Market participants are likely to be in the fog when it comes to inflation forecasts. Once again, the numbers this week were above expectations. The bond markets react accordingly, but the stock markets are surprisingly calm. How much longer, DWS experts ask, and provide answers.

It is almost exactly ten years since Mario Draghi uttered his famous words "whatever it takes" slammed at the ECB press conference those investors who dared to doubt the solvency of European peripheral countries and/or the ECB's willingness to help them. This week, inflation rates of 6% to 10% have been reported in the euro zone countries. Of course, according to DWS, central banks were ready beforehand to do whatever was necessary to protect the people and the economy from major dangers. For example, the Federal Reserve in 2008 to counter the effects of the financial crisis. At that time, the central bank's balance sheet total rose from one to over 2 trillion euros. USD. Then, in the Corona pandemic, it rose from 4 to now 9 bio. USD. The USA recently reported an inflation rate of 7.9% for February. The fact that one, inflation, has nothing to do with the other, central banks' balance sheets, is something that not only central banks are regularly emphasizing at the moment.
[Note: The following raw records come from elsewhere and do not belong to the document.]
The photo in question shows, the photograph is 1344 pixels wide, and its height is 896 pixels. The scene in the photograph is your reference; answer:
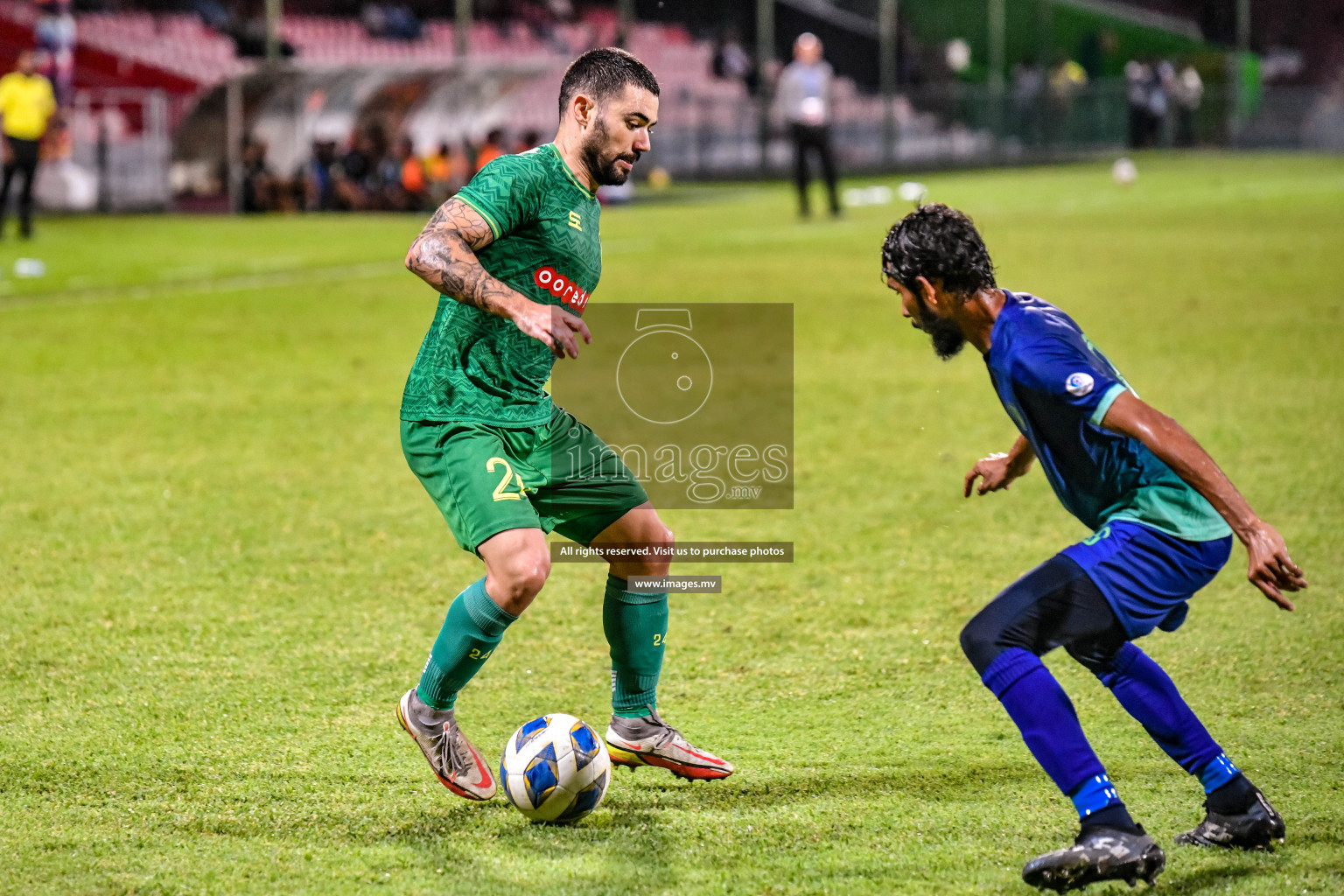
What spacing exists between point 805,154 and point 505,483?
18.3 metres

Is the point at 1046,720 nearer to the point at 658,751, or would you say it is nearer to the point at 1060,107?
the point at 658,751

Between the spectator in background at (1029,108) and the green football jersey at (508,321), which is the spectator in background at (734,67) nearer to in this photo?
the spectator in background at (1029,108)

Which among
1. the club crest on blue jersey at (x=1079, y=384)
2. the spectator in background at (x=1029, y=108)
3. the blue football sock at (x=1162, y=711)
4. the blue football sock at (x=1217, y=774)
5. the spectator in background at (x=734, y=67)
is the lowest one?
the blue football sock at (x=1217, y=774)

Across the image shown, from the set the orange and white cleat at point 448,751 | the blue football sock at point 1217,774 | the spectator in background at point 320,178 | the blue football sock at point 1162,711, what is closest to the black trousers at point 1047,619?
the blue football sock at point 1162,711

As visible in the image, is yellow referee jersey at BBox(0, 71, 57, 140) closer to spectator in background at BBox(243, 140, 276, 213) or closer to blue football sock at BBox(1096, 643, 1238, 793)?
spectator in background at BBox(243, 140, 276, 213)

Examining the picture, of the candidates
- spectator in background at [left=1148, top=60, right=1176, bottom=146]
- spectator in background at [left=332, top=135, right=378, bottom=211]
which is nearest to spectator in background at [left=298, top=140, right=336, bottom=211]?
spectator in background at [left=332, top=135, right=378, bottom=211]

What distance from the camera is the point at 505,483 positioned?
392 centimetres

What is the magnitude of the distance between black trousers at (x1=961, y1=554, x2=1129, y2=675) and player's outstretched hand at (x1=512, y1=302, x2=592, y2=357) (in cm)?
114

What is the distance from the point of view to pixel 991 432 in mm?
8766

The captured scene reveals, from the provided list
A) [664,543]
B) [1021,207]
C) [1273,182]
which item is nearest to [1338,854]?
[664,543]

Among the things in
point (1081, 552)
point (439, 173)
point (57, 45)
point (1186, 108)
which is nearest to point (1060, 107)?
point (1186, 108)

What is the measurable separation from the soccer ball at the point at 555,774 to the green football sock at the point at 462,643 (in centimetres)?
22

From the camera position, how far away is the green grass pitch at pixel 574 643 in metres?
3.69

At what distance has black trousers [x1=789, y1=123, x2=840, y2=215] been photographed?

"Consumers and employees are unlikely to care about the truth of this thesis, they only see the current rising prices. And they are rising, as are yields. As our chart of the week shows, the inflation component has been the driving factor behind the rise in yields on 10-year U.S. Treasury bonds since March 2020. Real yields, on the other hand, have been hovering surprisingly steadily between minus 0.5 and minus 1% for the past two years. But inflation expectations have risen by around half a percentage point since the outbreak of the war alone, which is hardly surprising in view of the current inflationary pushes. Extrapolated over ten years, this would correspond to an additional loss of purchasing power of a whopping 6%.", according to DWS.

Inflation and real components of U.S. interest rates

What is surprising, however, is the indifference of the stock market. The S&P 500 is back well above the level it was at before the war began. And yet, for the past two years, it has been said that equity valuations come under pressure when 10-year treasuries are quoted above 2%. However, at that time, higher returns were still thought to be driven by the real component in the context of the reopening economy.
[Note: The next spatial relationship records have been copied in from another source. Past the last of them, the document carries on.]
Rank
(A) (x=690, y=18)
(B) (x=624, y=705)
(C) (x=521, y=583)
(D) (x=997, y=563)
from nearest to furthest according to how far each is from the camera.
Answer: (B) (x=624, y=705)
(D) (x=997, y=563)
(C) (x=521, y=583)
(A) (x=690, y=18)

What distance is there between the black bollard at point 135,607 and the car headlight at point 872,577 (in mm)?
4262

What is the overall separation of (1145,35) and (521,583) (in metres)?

As the DWS experts further explain, from a portfolio manager's point of view, rising or even positive real yields mean that bonds are becoming more attractive. On the other hand, shareholders are happy about negative real returns, because then the TINA argument (There Is No Alternative) would work – i.e. the supposed lack of alternatives for their investment. "But higher nominal returns driven by inflation expectations are a no-brainer for shareholders.", the experts pose the question. Your answer: "Well, ceteris paribus, an earnings value model would arrive at the same price value if the earnings and costs of the companies increased in line with inflation. The larger numerator would be compensated by an equally inflated larger denominator."
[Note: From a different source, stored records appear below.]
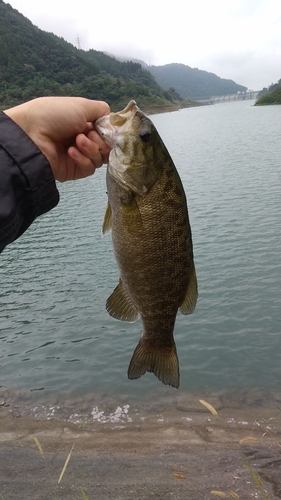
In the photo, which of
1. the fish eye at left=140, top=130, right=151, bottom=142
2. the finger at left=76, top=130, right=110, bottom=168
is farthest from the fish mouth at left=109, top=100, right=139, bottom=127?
the finger at left=76, top=130, right=110, bottom=168

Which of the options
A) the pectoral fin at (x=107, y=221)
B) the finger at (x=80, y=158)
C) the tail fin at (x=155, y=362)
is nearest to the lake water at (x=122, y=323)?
the tail fin at (x=155, y=362)

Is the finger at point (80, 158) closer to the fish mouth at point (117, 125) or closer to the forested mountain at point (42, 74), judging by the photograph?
the fish mouth at point (117, 125)

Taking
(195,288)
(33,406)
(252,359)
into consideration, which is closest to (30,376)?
(33,406)

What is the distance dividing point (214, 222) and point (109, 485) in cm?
1388

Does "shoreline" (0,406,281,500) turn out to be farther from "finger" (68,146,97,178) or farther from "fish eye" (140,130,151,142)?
"fish eye" (140,130,151,142)

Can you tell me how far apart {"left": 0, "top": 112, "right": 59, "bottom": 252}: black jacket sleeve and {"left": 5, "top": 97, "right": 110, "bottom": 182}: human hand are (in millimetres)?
429

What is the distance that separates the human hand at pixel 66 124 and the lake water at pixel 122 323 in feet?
23.5

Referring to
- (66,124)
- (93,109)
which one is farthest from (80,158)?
(93,109)

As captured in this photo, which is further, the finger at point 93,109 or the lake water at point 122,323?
the lake water at point 122,323

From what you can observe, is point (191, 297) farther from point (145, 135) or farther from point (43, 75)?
point (43, 75)

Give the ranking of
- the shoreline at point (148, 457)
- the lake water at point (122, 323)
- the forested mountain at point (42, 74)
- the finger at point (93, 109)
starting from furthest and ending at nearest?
the forested mountain at point (42, 74) → the lake water at point (122, 323) → the shoreline at point (148, 457) → the finger at point (93, 109)

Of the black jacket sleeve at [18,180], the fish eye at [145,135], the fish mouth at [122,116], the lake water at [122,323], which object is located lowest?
the lake water at [122,323]

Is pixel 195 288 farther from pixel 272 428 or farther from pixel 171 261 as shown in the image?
pixel 272 428

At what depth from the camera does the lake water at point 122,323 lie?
9.87m
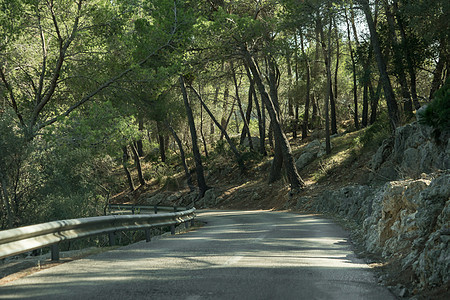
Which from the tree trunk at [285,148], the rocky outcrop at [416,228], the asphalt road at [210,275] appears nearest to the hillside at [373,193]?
the rocky outcrop at [416,228]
Market participants are poking around in the fog

However, it will become more uncomfortable if inflation takes on absolute dimensions that make business planning more difficult. At rates of, say, 10%, companies would realistically have to expect a 10% fluctuation corridor (five percentage points up or down). In the last decade, a corridor of 3% was already prudent. "This higher uncertainty should be reflected in higher risk discounts", according to the experts. There is little sign of this on the stock markets. Perhaps because the high inflation rates are still considered temporary. Or because it was believed that companies could continue to raise prices more than their own costs for a longer period of time.

But why should stock investors do a better job of forecasting inflation than bond investors, even if the latter have had their work made even more difficult for years by the massive bond purchases by central banks?. "The fact is that at the moment probably all market participants are poking in the fog, as was also evident on Wednesday, when economists' estimates missed the actual German inflation figures by a full 1.3 percentage points", comments the DWS.